L'abbé Louis Moutier

L'abbé Louis MOUTIER    

Louis MOUTIER

prêtre, félibre, linguiste et poète

 

 

Louis-Auguste MOUTIER a passé 17 ans au service des paroissiens d’Étoile, à partir du 1er octobre 1886 jusqu’à son décès le 30 octobre 1903.

Né le 15 février 1831 à Loriol (Drôme), il est de dixième enfant d’une fratrie dont trois enfants sont morts en bas âge.

Son père, modeste artisan charron est marié à Marie MITIFIOT d’Allex, commune voisine de Loriol. L’atelier est bien placé sur la rue principale et peut subvenir à sa famille.

Le père est de religion protestante, sa mère est catholique. Le mariage mixte est célébré suivant les rites catholiques à la condition que les enfants soient élevés dans cette religion. Les autorités ecclésiastiques de Loriol veillent au bon respect de cette condition.

Peu d’archives sur la famille de Louis MOUTIER, tous les garçons (ces neveux) décèdent avant qu’ils aient pu créer une famille.

Sa sœur, née avant lui, le précède dans l’engagement religieux, elle entre dans la congrégation des Sœurs de Saint-Joseph situé à Saint-Vallier (Drôme) et prend le nom de sœur Eugénie.

Comme lui, elle de santé fragile et dans les échanges de lettres, les informations concernant leurs santés prennent beaucoup de place :

« … Ayons donc patience et reposons-nous bien. Suivons bien les ordonnances du médecin. Dieu fera le reste avec sa grâce.

En fait de remède,  n’oublie pas celui des Mariste. Lorsque j’étais à Saint-Vallier, il m’a semblé que tu en usais avec négligence et presque à contrecœur.

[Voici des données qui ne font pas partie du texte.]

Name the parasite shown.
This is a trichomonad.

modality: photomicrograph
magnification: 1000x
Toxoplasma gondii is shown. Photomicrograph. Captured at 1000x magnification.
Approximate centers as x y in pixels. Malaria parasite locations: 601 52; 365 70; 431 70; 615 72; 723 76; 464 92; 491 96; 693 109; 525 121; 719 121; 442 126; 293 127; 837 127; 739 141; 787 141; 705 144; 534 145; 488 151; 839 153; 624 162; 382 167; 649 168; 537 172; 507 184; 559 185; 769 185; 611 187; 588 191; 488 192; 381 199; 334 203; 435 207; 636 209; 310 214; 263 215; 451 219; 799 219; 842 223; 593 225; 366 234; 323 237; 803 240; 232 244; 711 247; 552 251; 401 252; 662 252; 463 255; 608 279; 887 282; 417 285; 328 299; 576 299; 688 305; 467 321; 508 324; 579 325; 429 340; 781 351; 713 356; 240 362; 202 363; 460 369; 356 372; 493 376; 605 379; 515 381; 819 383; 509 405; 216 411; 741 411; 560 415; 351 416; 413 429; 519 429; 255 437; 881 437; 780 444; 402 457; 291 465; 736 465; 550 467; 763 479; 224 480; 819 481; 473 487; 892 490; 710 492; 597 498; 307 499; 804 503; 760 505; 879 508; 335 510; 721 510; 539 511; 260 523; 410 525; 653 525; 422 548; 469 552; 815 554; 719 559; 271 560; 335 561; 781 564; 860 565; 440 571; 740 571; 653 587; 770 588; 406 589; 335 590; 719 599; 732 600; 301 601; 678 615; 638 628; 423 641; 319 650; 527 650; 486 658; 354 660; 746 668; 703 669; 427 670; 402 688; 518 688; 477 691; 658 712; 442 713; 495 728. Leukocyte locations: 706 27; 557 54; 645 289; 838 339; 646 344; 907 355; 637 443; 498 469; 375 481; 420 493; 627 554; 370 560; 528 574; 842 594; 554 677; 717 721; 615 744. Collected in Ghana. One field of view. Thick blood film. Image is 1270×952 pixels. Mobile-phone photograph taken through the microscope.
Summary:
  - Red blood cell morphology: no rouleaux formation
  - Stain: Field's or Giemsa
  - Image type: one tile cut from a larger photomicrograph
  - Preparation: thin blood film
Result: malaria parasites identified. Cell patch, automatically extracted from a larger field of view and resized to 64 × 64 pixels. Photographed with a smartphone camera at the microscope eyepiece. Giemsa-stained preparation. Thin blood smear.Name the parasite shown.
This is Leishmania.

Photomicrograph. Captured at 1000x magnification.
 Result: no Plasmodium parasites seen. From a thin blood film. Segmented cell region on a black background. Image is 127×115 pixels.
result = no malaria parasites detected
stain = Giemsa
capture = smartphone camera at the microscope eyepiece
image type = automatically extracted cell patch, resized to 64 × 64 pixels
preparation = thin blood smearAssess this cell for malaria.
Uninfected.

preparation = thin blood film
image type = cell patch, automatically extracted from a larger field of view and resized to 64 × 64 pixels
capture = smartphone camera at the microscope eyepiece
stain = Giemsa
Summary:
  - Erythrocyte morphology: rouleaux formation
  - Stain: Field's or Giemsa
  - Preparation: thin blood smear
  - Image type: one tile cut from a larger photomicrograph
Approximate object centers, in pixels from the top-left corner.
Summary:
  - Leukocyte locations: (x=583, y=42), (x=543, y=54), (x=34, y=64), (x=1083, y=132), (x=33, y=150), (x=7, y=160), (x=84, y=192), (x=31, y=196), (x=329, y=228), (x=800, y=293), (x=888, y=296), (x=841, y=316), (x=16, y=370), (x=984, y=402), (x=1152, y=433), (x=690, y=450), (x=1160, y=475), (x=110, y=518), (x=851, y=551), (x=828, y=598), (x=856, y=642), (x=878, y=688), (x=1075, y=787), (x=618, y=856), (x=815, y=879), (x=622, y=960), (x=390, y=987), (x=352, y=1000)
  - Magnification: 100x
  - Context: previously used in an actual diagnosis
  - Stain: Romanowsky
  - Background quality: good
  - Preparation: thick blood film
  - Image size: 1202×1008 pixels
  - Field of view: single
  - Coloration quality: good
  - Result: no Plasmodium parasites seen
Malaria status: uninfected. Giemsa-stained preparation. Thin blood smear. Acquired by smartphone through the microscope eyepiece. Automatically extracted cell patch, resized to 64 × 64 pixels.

Qu’est-ce que cela signifie ! De quoi as-tu peur ? C’est de l’eau parfaitement claire et sans goût désagréable. Et puis le couvent est assez riche pour payer les dépenses que tu pourrais faire dans ta maladie. Allons encore une fois, du courage et de la bonne volonté. Ce n’est pas le cas de faire des façons, ma bonne petite sœur. »

Il lui parle aussi de son voyage chez son neveu, frère Prothée (qui deviendra directeur de l’École chrétienne à Marseille), qui tient une école religieuse concurrencée par une école laïque : « c’est un bien pénible voyage que je viens de faire. C’est loin à ne plus finir, on n’arrive jamais à ce fameux Lauris. Il vaudrait mieux aller à Marseille. Au moins on y arriverait tout droit.

Lauris est à 60 kilomètres sud-est d’Avignon et à 27 au-delà de Cavaillon. Le village assez bien bâti est perché sur une hauteur dont les pieds autrefois baignés dans la Durance sont couverts aujourd’hui en terre et en jardin admirablement cultivés.

Le chemin de fer d’Avignon à Pertuis traverse la plaine et y possède une gare où l’on arrive en moins de dix minutes. C’est un pays riche par ses primeurs et ses produits agricoles expédiés aux quatre coins de la France.

Le climat est très sain et l’air très salubre. Tous ces avantages réunis devraient faire de Lauris un séjour enchanteur. He bien non ! Ce pays est loin d’être charmant. L’esprit de la population dans son ensemble est mauvais, mais mauvais jusqu’à persécuter ses prêtres, pas un homme ne va à l’église. Ils sont presque tous rouges et meurent sans se confesser.

Le curé actuel, un homme d’un grand talent, ne parviendra pas à ramener ces cœurs endurcis. C’est pire que dans une ville. À si le bon Dieu ne s’en mêle pas bientôt la position ne sera plus tenable. »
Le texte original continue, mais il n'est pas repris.